Sunday, October 12, 2008

Distributed Search Cloud

First let me say a few words about the long hiatus since the last post - the main reason is that a lot happened since then, in particular a lot related to my vision of distributed search :)

I am working on a new startup with a clear mission of advancing distributed search as well as leveraging user inputs as much as possible, but in a massively scalable way.

We have assembled a great core team of really motivated and enthusiastic people and we are also very happy that our investors share our passions for distributed computing and search.

We are still in stealth so I cannot say much about the details yet but I can promise you that pretty soon (within months) you will be able to see what we are up to. In the mean time, feel free to drop me an email at boris-at-edgios-dot-com if you would like to be notified of news, also if you have some comments, ideas and suggestions or are simply interested in a discussion.

In the following posts I will try to shed some light on the state of the art in search, including some perceptions that are not very well grounded in reality :)

Today, let us start with some facts about the scope of computing resources on (hundreds of) millions of user desktops and how these resources relate to the problem of search, which is one of the most complex problems on the Internet today.

Note that the size of the entire Web in terms of storage is not that large - assuming 10kB/page of indexable information, stripped of unnecessary stuff ( HTML formatting etc) , possibly compressed, and using 40B pages (Google index) would result in 400 TB, which is not very much at all. One can fit 400 TB in 100 1U servers fitting in three racks.

Note that such a corpus, together with an accompanying index, would constitute a single search cluster capable of covering the entire Internet but able to serve only dozens or so qps (queries per second). The massive resource increase comes from the need to replicate such a cluster hundreds of times to support query loads of thousands of qps with peaks over 10K (what Google serves).

Note that this replication is not uniform, you will have to replicate popular stuff much more than the rest, and you better be right about the popularity distribution of the queries or else your system will be brought to its knees or if you are really rich, you will have lots of machines sitting there doing nothing.

Problems at Cuil launch were IMHO due to under-provisioning expected query load at launch, both statically (total number of queries) as well as dynamically (not knowing which queries are most popular)

There are several classes of resources available in abundance on user desktops:
  • Bandwidth - with wide adoption of broadband the aggregated bandwidth out there is mind-boggling. For instance, consider crawling,a rough rule of thumb is that one can crawl 1 million pages a day with 1Mbps of bandwidth. That means that a group of, say 100,000 motivated users could theoretically crawl 100 billion pages a day - more than twice the size of Google's index. One might argue that 1Mbps is a lot to ask for crawling, but think how much bandwidth is consumed every night on prime time cable TV hawking the latest (extremely important :) ) entertainment wares (16Mbps+ for digital TV). The rise of YouTube and video on the Internet is also driving rapid increases in bandwidth.
  • RAM - the amount of the aggregate memory is truly staggering. The above group of 100,000 users running an application using 100MB of RAM (not small but also not a big deal these days, thank you MS Vista :) ) would have 10 TB of RAM !! Hint - you can fit a BIIIG index in there :) It is also very handy if you want to make that fresh and incremental ...
  • Disk - assuming 10GB/user, again not a big deal these days when media downloading is ubiquitous, the total storage would be 1000 TB - 1 Petabyte, enough for more than two copies of the entire Web.
  • CPU - 100,000 CPUs and many more cores bring a lot of compute cycles to the table.

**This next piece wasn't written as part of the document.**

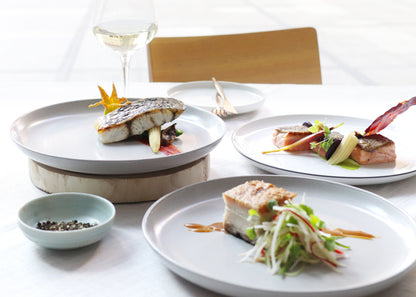 Prestige 9-Course Tasting Menu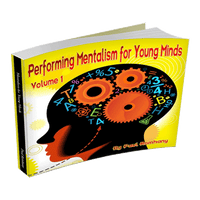 Mentalism for Young Minds Vol. 1  by Paul Romhany - eBook DOWNLOAD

So a natural question arises if we could do search effectively with such a cloud, and if so how good could it be?

In short the answer to the first question is YES, and to the second - VERY GOOD. These two answers are, in essence, what my latest startup is about :)

The number 100,000 is chosen simply for illustration, there is nothing special about it. In fact, such a group of users is today not considered very large at all. On the other hand, just try to imagine a cloud with million or ten million users. Its capabilities would be staggering.

Our vision is to build such a cloud and I invite you to join us in this journey.